Dorfdisco in Sichtweite

Saarbrücken. David Hasselhoff ist für das genaue Abpassen historischer Chancen bekannt. Als sich 1989 Deutschland Ost auf den Weg nach Deutschland West machen wollte, sang er am Brandenburger Tor mit einem beherzten "Looking For Freedom" die Mauer in Schutt und Asche

Saarbrücken. David Hasselhoff ist für das genaue Abpassen historischer Chancen bekannt. Als sich 1989 Deutschland Ost auf den Weg nach Deutschland West machen wollte, sang er am Brandenburger Tor mit einem beherzten "Looking For Freedom" die Mauer in Schutt und Asche. Nun, mehr als zwei Dekaden später, da der Kalte Krieg und Davids Tat längst Eingang in die Geschichtsbücher gefunden haben, ist die Welt abermals aus den Fugen geraten. Diesmal kämpfen andere andernorts für ihre Freiheit, und Hasselhoff ist wieder da mit einer 2011er-Version von "Looking For Freedom". Wird also alles gut?Der Mann, The Hoff genannt, ist in einen Moment von historischer Relevanz geplatzt, der für viele auch noch aus ganz anderen Gründen - angesichts der zeitgleichen Katastrophe in Japan - eine Zäsur darstellt. Darauf war The Hoff nicht vorbereitet, und so wirkt der Titel " A Real Good Feeling" seines neuen Albums wie auch die enthaltene Partymusik etwas deplatziert. Der 58-Jährige wagt einen Comeback-Versuch als Gute-Laune-Sänger, der nicht nur anderen, sondern auch sich selbst und seiner Karriere Hoffnung geben soll. Denn der Held aus "Knight Rider" und "Baywatch", laut Guinness-Buch meist gesehener TV-Star, fällt seit Jahren eigentlich vor allem als Alkoholiker auf, der Stammgast in der Entzugsklinik ist. Die letzte Auszeichnung bekam er 2010 für seine Selbstironie. Die ist bitter nötig, wenn einer wie er nur noch als Ikone der Trashkultur herumgereicht wird. Ist das noch David Hasselhoff oder schon seine eigene Parodie?

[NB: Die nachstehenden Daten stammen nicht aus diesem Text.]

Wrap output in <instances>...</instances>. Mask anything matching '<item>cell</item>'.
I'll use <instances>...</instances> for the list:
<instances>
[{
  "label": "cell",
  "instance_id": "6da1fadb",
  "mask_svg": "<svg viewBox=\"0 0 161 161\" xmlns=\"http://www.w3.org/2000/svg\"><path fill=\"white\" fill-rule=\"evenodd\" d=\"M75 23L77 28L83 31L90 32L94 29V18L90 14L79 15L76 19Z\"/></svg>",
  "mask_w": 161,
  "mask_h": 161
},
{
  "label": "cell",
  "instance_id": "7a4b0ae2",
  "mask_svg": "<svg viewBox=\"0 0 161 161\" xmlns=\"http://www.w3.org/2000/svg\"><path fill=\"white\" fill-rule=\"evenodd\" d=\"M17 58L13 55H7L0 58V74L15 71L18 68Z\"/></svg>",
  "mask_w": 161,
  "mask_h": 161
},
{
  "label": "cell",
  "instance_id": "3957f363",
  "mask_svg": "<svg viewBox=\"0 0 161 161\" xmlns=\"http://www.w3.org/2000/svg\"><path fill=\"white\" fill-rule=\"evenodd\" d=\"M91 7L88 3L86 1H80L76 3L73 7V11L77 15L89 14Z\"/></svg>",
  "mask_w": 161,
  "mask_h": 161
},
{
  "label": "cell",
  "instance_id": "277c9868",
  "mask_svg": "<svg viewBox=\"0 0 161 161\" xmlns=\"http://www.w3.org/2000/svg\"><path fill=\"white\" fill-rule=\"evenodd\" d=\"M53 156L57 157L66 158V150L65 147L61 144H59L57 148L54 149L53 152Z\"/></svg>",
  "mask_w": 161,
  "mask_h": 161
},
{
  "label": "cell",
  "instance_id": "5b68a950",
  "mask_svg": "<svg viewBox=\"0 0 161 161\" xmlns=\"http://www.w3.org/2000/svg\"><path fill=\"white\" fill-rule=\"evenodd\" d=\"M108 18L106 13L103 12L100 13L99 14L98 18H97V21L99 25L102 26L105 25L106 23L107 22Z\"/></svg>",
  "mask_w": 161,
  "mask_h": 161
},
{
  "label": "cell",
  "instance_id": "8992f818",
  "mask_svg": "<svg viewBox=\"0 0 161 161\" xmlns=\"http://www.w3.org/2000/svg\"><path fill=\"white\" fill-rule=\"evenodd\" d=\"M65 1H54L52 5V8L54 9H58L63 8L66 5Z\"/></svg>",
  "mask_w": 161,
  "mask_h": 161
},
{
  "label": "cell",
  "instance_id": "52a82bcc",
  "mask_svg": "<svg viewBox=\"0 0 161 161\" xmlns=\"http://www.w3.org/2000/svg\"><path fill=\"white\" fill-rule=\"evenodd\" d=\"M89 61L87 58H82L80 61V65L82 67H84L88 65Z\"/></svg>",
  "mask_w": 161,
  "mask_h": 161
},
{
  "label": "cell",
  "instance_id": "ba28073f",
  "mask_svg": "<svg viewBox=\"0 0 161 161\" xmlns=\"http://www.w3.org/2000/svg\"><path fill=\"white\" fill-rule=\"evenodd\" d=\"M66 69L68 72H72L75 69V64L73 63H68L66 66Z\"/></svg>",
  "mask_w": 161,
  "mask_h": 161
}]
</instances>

Die im Februar absolvierte Comeback-Tour durch Österreich, Deutschland und die Schweiz erlebte jedenfalls einen vitalen, nüchternen Hasselhoff - wild entschlossen, noch einmal die Kurve zu kriegen. Sein Comeback-Album glänzt desgleichen im Bemühen, auf keinen Fall etwas falsch zu machen. Es ist quasi ein Doppel-Album mit einer Standard- und einer Party-Ausführung: beinahe gleiche Songs, beinahe gleiche Reihenfolge, nur stampft Party ein bisschen mehr als Standard, logisch. "A Real Good Feeling" ist eine Hommage an seine goldenen Achtziger und sich selbst. "Come on let's rock like 20 years ago", singt David Hasselhoff im Song "Hey, We Wanna Rock The World", der Chor macht Oho-oho, der Billigbeat bummert, die E-Gitarre jault, die Dorfdisco ist in Sichtweite. Bewährt-berüchtigte deutsche Kräfte wie Christian Geller (Modern Talking, No Angels) und Christian Seitz (DJ Ötzi) haben sich um Musik, Text und Produktion gekümmert.

Selbst wenn seine Retro-Show noch einen gewissen Unterhaltungswert hat, das Album auch nicht sonderlich schlecht geraten ist, er einigermaßen passabel singt und Größen nacheifert wie Engelbert Humperdinck, Frank Sinatra oder Howie Carpendale (in der deutschen Bonus-Version von "Heartbreak Café"): Musikalisch ist er eine zu vernachlässigende Größe.